Los sentimientos de apego a la incipiente nación se manifiestan por primera vez en los hijos de los conquistadores y en algunos de los conquistados. Quizás el botón más antiguo de afecto nacionalista fue el de aquel grupo de conjurados que encabezaba un retoño de Hernán Cortés, al grito de “Alcémonos con la tierra, pues nuestros padres la ganaron a su costa”. La Audiencia de México, a finales del siglo XVI, vislumbra una marcada hispanofobia de origen nacionalista en los criollos novohispanos. También dice algo del nacionalismo en cierne el soneto que empieza:
Viene de España por el mar salobre
a nuestro mexicano domicilio
un hombre tosco, sin ningún auxilio,
de salud falto y de dinero pobre.
Se advierte un primer orgullo nacional en aquella carta de 1566 donde se lee: “Los mexicanos están muy ufanos con el descubrimiento [del tornaviaje por el Pacífico], pues tienen entendido que ellos serán corazón del mundo”. Otro botón de muestra del mismo sentimiento lo da la Grandeza Mexicana del poeta tapatío Bernardo de Balbuena quien refiriéndose a su patria dice:
En tí se juntan España con la China,
Italia con Japón, y finalmente
un mundo entero en trato y disciplina.
Las muestras de nacionalismo en el sector criollo de la Nueva España abundan en el siglo XVII, si hemos de creer al fraile trotamundos Thomas Gage. Seguramente la mejor prueba de ese primer amor propio de la nacionalidad fue la veneración a la Virgen de Guadalupe, ya muy generalizado en el siglo segundo de la Nueva España. Un brote nacionalista, con ribetes de refinamiento, fue el vigoroso indigenismo de don Carlos de Sigüenza y Góngora, el personaje barroco coetáneo de Sor Juana Inés de la Cruz.

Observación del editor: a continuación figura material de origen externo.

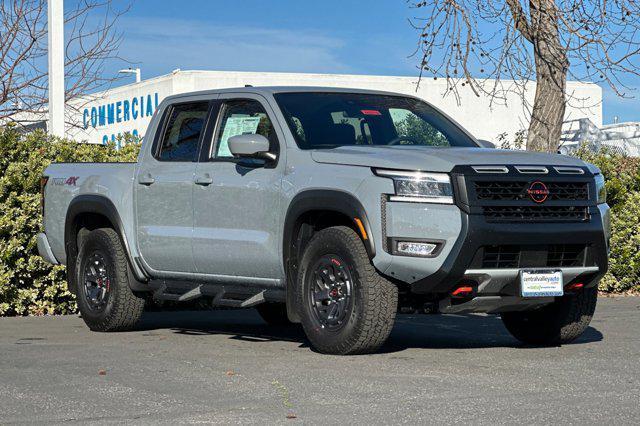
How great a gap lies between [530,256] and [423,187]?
3.09 ft

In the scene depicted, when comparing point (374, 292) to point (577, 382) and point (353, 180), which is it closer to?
point (353, 180)

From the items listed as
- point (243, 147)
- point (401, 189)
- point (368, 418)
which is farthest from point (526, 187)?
point (368, 418)

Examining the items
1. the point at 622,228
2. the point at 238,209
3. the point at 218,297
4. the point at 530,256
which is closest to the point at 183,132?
the point at 238,209

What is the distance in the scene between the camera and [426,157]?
8.59 m

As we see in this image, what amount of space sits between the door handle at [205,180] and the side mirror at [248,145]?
61cm

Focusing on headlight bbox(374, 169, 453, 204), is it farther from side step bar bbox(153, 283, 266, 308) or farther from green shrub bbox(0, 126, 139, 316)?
green shrub bbox(0, 126, 139, 316)

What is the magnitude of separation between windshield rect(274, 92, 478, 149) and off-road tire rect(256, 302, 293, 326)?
257 cm

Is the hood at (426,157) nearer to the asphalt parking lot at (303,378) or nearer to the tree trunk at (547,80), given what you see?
the asphalt parking lot at (303,378)

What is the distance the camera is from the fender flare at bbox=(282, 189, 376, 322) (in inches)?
336

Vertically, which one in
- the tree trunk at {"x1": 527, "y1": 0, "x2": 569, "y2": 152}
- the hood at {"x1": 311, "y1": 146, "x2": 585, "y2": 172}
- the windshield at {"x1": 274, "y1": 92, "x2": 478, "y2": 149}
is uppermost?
the tree trunk at {"x1": 527, "y1": 0, "x2": 569, "y2": 152}

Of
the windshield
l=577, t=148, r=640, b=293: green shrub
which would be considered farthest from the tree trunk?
the windshield

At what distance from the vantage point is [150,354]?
30.4 feet

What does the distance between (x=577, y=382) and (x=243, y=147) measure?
3121mm

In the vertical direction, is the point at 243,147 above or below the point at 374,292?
above
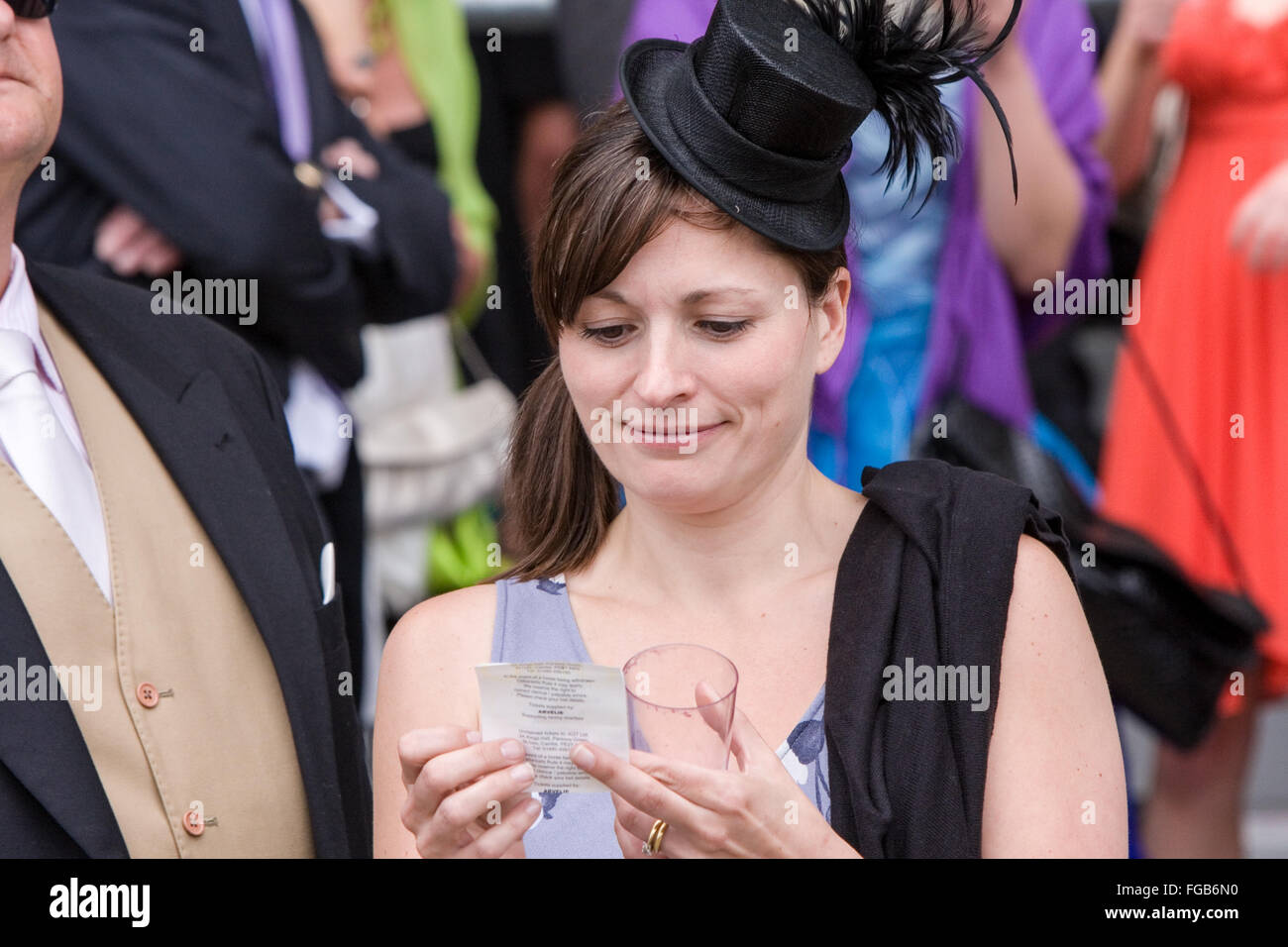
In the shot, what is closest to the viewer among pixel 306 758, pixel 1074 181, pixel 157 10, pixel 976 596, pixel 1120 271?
pixel 976 596

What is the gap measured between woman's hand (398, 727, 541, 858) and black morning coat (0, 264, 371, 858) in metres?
0.35

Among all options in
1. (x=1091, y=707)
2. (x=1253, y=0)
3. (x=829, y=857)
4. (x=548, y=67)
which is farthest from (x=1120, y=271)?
(x=829, y=857)

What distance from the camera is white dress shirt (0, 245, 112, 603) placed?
208 centimetres

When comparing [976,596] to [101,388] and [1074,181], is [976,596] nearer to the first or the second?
[101,388]

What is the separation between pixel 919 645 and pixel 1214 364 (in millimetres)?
2061

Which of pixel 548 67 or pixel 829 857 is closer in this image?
pixel 829 857

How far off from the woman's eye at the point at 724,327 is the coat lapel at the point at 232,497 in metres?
0.69

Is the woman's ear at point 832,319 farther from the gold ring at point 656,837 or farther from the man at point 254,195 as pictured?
the man at point 254,195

En el siglo de las luces y tercero de la vida colonial, maduraron los sentimientos patrióticos de los nacidos y educados en la Nueva España. Se trata de explosiones emotivas donde se juntan hispanofobia, indigenismo y amor a los paisajes mexicanos. La hispanofobia se da principalmente en gente rica de tipo español, en los criollos cultos a quienes molestaba el monopolio de mujeres, poder y fama ejercido, en la nación neoespañola, por oriundos de la Península Ibérica. En los criollos dieciochescos cunde el desamor a España y el inclín amoroso al mundo prehispánico. El indigenismo se puede rastrear en numerosos autores, singularmente en Veytia y en Clavijero, cada uno autor de una Historia antigua de México. Otros rasgos nacionalistas se manifiestan a las claras en los padres expulsos. Diego José Abad se las ingenia para incluir, en su célebre poema teológico, pinceladas de paisaje mexicano. El jesuita Juan Luis Maneiro impreca ante el monarca español el regreso a la patria:
Sepultura, Señor, en patrio suelo
pedimos a su trono soberano;
quisiéramos morir bajo aquel cielo
que influyó tanto a nuestro ser humano.
Y a su hermana, a disgusto con la fealdad del pueblo de Tacuba, le escribe: “Yo cedo por Tacuba, pueblo inmundo, Roma, famosa capital del mundo”.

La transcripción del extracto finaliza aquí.